How to Rotate Proxies in Python Using Requests (Easy Guide)

9 min read Original article ↗

Rotating Proxies with Python (the Traditional, More Complex Way)

Now, let’s look at a more traditional approach to proxy rotation in Python Requests. As you will soon see, this method is way more involved and requires a lot of time and care to keep it running smoothly.

Step 1. Setting up the Prerequisites of Python Request Proxies

Make sure you have Python installed on your system. You can use Python version 3.7 or higher for this tutorial. Go ahead and create a new directory where all the code for this project will be stored and create an app.py file within:

$ mkdir proxy_rotator
$ cd proxy_rotator
$ touch app.py

You also need to have requests installed. You can easily do that via PIP:

Step 2. How to Source a Proxy List?

Before you can rotate proxies, you need a list of proxies. There are different lists available online. Some of them are paid, and some are free. Each has its own pros and cons.

A very famous source of free proxies is Free Proxy List. The biggest issue with proxies from such free lists is that most of them might already be blocked by your target website, so you will have to do some testing to make sure the proxy you are using is unblocked.

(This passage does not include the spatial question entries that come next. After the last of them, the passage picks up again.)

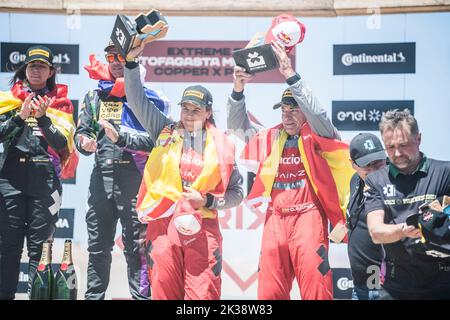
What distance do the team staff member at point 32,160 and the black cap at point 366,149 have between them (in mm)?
1689

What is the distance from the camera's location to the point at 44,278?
4.97 meters

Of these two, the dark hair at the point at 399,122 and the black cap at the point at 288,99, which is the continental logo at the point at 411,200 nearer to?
the dark hair at the point at 399,122

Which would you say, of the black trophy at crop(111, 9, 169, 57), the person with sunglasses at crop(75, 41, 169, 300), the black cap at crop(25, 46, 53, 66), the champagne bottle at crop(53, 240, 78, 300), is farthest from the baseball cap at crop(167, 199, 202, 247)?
the black cap at crop(25, 46, 53, 66)

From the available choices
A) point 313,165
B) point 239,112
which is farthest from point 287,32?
point 313,165

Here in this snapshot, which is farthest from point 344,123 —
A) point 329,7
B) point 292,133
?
point 329,7

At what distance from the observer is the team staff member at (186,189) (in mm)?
4617

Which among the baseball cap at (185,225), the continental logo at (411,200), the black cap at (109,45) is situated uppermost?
the black cap at (109,45)

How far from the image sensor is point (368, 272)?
183 inches

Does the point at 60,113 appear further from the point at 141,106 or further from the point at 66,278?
the point at 66,278

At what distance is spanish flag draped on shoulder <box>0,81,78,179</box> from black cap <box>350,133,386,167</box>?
5.50 ft

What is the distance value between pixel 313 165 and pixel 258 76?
0.67 m

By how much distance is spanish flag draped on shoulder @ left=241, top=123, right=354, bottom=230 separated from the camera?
15.3ft

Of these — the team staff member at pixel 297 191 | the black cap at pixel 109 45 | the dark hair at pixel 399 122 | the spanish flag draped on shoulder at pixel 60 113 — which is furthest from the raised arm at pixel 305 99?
the spanish flag draped on shoulder at pixel 60 113

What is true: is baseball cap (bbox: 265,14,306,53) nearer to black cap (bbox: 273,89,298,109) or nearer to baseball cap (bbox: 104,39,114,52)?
black cap (bbox: 273,89,298,109)
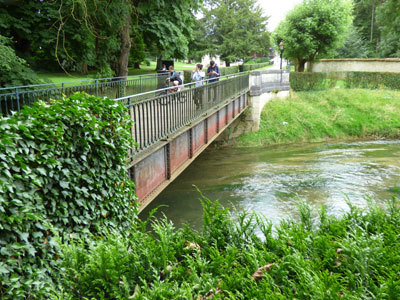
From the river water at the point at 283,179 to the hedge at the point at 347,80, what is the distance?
9.54 metres

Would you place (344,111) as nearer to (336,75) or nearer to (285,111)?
(285,111)

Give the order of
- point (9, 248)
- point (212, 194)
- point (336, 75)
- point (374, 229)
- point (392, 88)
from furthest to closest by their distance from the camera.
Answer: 1. point (336, 75)
2. point (392, 88)
3. point (212, 194)
4. point (374, 229)
5. point (9, 248)

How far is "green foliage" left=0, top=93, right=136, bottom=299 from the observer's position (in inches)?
136

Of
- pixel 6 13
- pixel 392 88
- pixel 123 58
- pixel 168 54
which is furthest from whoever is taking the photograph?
pixel 392 88

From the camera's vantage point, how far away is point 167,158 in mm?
8156

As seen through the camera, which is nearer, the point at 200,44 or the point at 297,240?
the point at 297,240

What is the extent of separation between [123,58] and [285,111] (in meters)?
11.5

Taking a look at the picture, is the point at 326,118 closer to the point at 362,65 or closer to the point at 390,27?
the point at 362,65

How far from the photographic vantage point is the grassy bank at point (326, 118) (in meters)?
23.2

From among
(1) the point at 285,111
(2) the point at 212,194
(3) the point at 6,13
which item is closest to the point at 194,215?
(2) the point at 212,194

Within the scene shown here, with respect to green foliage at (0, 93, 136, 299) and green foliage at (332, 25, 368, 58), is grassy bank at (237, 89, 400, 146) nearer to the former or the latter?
green foliage at (0, 93, 136, 299)

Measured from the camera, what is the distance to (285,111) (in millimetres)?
25047

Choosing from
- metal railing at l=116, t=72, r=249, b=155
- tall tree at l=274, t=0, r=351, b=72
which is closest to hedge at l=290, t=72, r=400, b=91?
tall tree at l=274, t=0, r=351, b=72

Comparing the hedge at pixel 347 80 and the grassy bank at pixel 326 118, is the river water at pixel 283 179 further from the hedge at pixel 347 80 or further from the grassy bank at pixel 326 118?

You can download the proxy list from Free Proxy List into a txt file.

Note: If you choose the easy, ScraperAPI method outlined earlier in the article, you will be happy to learn that ScraperAPI automatically monitors all of its proxies to ensure they are not blocked by the target website!

Step 3. Making a Request Without a Proxy

Let’s start by taking a look at how to make a request using requests without any proxy. You can do so in two different ways. You can either directly use the requests.get (or similar) method, or you can create a Session and use that to make requests.

The direct requests using requests.get can be made like this:

import requests 
html = requests.get("https://yasoob.me")
print(html.status_code)
# output: 200

The same request using Session can be made like this:

import requests
s = requests.Session()
html = s.get("https://yasoob.me")
print(html.status_code)
# Output: 200

It is important to discuss both of these methods as the process of using a proxy is slightly different for each of them.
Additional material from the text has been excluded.